Kartu Ceo, Pada 2012 lalu kami sempat bikin survei terhadap sekitar 2500 remaja cowok di seluruh Indonesia. Salah satu pertanyaannya adalah, “Pekerjaan apa yang paling kamu idamkan?”. Jawabannya cukup variatif. Tapi, salah satu dari dua jenis pekerjaan yang paling diidamkan saat itu adalah wiraswasta alias jadi entrepreneur. Satunya lagi adalah PNS alias pegawai negeri. Pas dikorek lebih dalam lagi kenapa pengen jadi entrepreneur, salah satu jawaban yang paling sering muncul adalah lantaran pengen jadi bos bagi dirinya sendiri. Ya. Dengan alasan masing-masing, intinya, teman-teman kita itu nggak mau jadi bawahan.
Nggak salah juga sih. Soalnya kan memang jadi bos itu harusnya memang paling enak. Bisa mengendalikan semuanya sendiri sesuai kemampuan dan kemauan diri. Nggak perlu tergantung dengan orang lain. Gampangnya soal waktu saja lah. Kalau kerja di kantor milik orang kan perihal waktu masuk dan pulangnya diatur sesuai aturan pemilik alias bos kantor itu. Sementara kalau kerja sendiri dan/atau jadi bos buat perusahaan milik sendiri, apapun bidang usahanya, menurut teman-teman tadi, kita bisa mengatur waktu masuk dan pulang sesuai kemauan kita sendiri. Kalau lagi pengen libur, ya libur saja. Nggak perlu minta ijin dari siapapun.

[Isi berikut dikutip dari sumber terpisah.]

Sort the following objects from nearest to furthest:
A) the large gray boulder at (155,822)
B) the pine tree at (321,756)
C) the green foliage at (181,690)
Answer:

Asik? Bisa jadi begitu. Yang sering kali suka nggak kelihatan adalah proses menuju ke level yang dibayangkan itu tadi. Memang di kartu nama, mudah saja kita menuliskan jabatan atau title “CEO”, “Director”, “Founder” atau apalah. Selama punya modal dan usaha, aman dan sah saja. Tapi, ya itu tadi. Pada kenyataannya, untuk jadi bos nggak selamanya seindah title yang tercetak di kartu nama. Itu sebab, minggu ini, kami sepakat membahas soal bos-bos muda usia muda. Supaya kita bisa dapat gambaran lebih utuh soal being a boss, baik senang maupun susahnya. Biar kita nanti nggak semena-mena ketika mutusin untuk mencetak kata “CEO” sebagai jabatan di kartu nama. Begitu.